Fernobjektive waren die Domäne von Sport- und Tierfotografen.
Zur Gattung der langen Tüten zählen Objektive zwischen 300 – 1200 mm Brennweite. Eine Spiegelreflex oder zumindest eine Leica mit Spiegelkasten sind die Vorbedingung für ihren Gebrauch. Bei der Begriffsdefinition will ich hier nicht zwischen den unterschiedlichen Bauweisen (Tele / Normalbauweise) sondern nur nach der Brennweite unterscheiden. Wer seine Sammlung noch weiter untergliedern
möchte, findet eine Definition auf der Objektiv-Startseite.
Für
die Exakta wurden solche Extrem-Tele's von Kilfitt (Kilar), Meyer-Görlitz (Tele
Megor), Novoflex, Tewe (Telor), Astro, Enna, ISCO, Schneider, Steinheil und
Zeiss angeboten. Einige davon stelle ich Ihnen hier vor:
Busch Telar, Dallmeyer Dallon, ENNA, Kilfitt, Meyer
Görlitz, NOVOFLEX, Piesker,
Schneider Kreuznach, TEWE, Steinheil, Dr. Weth, Carl Zeiss Jena sowie Fernostprodukte
und Spiegelobjektive (Russentonne).
Unmittelbar nach Vorstellung der Kine Exakta wurde von Zeiss bereits das Zeiss-Fern-Objektiv mit Lichtstärke 1:8 angeboten. Sein Verkaufspreis lag mit 585 RM damals jenseits von Gut und Böse. Deshalb halfen sich manche Fotografen mit Umbauten bzw. Adaptionen von Objektiven für Großbildkameras. Diese waren in hoher Qualität und bei
vielen Fotohändlern als Gebrauchtteile relativ preisgünstig erhältlich.

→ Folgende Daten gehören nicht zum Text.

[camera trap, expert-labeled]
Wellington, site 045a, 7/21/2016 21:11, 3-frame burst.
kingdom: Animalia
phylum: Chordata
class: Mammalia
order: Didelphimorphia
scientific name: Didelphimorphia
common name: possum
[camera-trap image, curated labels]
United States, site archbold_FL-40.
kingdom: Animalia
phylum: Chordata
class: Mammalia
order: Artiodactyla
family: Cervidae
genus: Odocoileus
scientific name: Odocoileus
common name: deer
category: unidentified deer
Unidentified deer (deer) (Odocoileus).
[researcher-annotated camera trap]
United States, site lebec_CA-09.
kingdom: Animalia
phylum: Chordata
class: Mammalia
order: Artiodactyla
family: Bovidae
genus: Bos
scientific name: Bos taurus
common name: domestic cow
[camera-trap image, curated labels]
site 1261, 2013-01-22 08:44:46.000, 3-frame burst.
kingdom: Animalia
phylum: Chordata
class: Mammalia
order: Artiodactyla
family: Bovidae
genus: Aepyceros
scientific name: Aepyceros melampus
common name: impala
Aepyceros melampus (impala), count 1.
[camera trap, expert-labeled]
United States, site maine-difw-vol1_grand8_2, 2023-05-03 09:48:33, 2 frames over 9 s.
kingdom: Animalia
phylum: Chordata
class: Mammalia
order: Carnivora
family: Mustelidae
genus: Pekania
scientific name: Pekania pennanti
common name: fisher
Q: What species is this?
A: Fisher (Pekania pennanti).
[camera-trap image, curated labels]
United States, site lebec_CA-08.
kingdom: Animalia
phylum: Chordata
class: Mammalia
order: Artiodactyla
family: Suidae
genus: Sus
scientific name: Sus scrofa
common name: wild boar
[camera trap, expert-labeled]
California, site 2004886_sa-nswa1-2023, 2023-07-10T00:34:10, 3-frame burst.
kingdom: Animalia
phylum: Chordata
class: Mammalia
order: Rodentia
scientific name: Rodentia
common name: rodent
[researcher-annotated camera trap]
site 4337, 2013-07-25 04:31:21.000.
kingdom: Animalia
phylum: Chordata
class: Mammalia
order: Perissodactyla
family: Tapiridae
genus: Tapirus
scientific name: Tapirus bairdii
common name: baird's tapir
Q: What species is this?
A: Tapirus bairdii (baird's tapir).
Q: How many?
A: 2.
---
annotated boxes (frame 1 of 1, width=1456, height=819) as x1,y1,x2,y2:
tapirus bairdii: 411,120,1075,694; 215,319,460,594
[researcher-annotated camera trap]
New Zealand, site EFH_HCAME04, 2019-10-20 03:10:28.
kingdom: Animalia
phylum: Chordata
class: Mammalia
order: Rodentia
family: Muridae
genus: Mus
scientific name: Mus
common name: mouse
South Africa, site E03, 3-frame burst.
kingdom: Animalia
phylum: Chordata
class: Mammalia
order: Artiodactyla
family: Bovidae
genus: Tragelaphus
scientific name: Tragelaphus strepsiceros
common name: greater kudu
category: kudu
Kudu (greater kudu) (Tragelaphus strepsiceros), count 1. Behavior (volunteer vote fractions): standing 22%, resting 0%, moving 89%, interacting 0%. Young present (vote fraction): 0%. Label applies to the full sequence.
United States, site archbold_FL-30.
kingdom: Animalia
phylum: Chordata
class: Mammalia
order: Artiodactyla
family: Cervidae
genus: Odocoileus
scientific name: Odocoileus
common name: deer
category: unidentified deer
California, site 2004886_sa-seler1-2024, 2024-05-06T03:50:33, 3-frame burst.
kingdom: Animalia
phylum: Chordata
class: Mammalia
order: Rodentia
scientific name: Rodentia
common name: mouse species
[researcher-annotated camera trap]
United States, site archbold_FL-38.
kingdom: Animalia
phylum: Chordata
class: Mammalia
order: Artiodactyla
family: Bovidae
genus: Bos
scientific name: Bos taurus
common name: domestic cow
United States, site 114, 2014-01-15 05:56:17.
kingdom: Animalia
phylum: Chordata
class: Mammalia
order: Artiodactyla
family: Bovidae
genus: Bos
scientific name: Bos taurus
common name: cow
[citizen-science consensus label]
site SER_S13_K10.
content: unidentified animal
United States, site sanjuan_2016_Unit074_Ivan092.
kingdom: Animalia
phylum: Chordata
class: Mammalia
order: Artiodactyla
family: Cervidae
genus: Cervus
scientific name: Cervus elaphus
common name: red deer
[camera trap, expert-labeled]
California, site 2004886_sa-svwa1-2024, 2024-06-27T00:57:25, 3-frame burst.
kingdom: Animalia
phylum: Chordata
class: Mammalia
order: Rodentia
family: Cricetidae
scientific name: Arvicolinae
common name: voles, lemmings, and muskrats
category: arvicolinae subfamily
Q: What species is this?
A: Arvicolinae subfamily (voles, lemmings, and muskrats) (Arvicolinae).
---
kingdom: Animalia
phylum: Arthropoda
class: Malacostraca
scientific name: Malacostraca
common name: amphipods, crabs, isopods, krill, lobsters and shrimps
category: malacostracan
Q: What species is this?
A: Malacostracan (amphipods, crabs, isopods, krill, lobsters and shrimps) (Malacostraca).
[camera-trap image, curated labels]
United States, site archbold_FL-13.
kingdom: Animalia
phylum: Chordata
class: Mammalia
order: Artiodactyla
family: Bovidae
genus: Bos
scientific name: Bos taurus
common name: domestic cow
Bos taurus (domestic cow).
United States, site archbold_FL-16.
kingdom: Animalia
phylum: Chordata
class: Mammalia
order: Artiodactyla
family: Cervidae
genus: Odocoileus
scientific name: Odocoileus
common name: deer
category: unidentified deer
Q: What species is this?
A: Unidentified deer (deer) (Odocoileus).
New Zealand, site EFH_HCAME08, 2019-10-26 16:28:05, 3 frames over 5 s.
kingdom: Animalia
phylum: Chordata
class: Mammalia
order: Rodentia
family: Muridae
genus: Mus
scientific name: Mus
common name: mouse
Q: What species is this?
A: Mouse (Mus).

Die Bilder zeigen eine Adaption des Bis-Telar Ser. II No. 4 F:7 f=550 mm von Emil Busch A.-G. Rathenow, Baujahr um 1910. Es handelt sich hier um eine echte Tele-Konstruktion in verkürzter Bauweise. Das Objektiv ist "nur" 36,5 mm lang; es läßt sich bis Bl. 64 abblenden und ab etwa 5 m bis unendlich fokussieren.
Das Bis-Telar war eine der ersten Teleobjektiv-Konstruktionen überhaupt, nachdem Dallmeyer London mit dem Adon das erste Teleobjektiv konstruierte hatte. Wer genau hinsieht, erkennt gegenüber der Normblendenreihe noch die alte deutsche Blendenskala von 6 bis 394.
Auch J. H. Dallmeyer, London, gehört bereits seit Mitte des 19. Jahrhunderts zu den traditionsreichen Objektivherstellern. Anfangs für
hochwertige Großbildobjektive berühmt, wurden in London später auch Objektive für Kleinbildkameras hergestellt. Mit dem Adon stellte Dallmeyer kurz nach der Jahrhundertwende 1900 das erste "echte" Teleobjektiv vor, dessen Baulänge kürzer als die Brennweite ist. Das Adon hatte allerdings nur eine relativ geringe Lichtstärke, so dass es nicht sonderlich erfolgreich wurde.
Das nur wenige Jahre später entwickelte Busch Bis-Telar (s. oben) war erheblich lichtstärker und lief dem Adon den Rang ab. Dallmeyers Antwort blieb jedoch nicht lange aus. Das kurz darauf erschienene Dallon wurde in den Folgejahren das meistverkaufte Teleobjektiv weltweit. Das bekannteste Dallmeyer-Objektiv ist wohl das hochlichtstarke Super-Six, das für viele Anschlüsse gefertigt wurde und vor allem für Filmkameras zeitweise das Maß der Dinge war.
Dallmeyer-Objektive mit Exakta-Anschluss sind eher selten. Gern wurden Großbildobjektive aber für die Herstellung von Fernbildobjektiven (wie auch das oben gezeigte Busch Bis-Telar) genutzt.
Hier sehen Sie eine derartige Spezialanfertigung unter Verwendung einer DALLON TELEPHOTO LENS No. 3 SER VI F=14" (ca. 360 mm) mit der Lichtstärke F:5,6. Das Objektiv läßt sich bis Bl. 45 abblenden.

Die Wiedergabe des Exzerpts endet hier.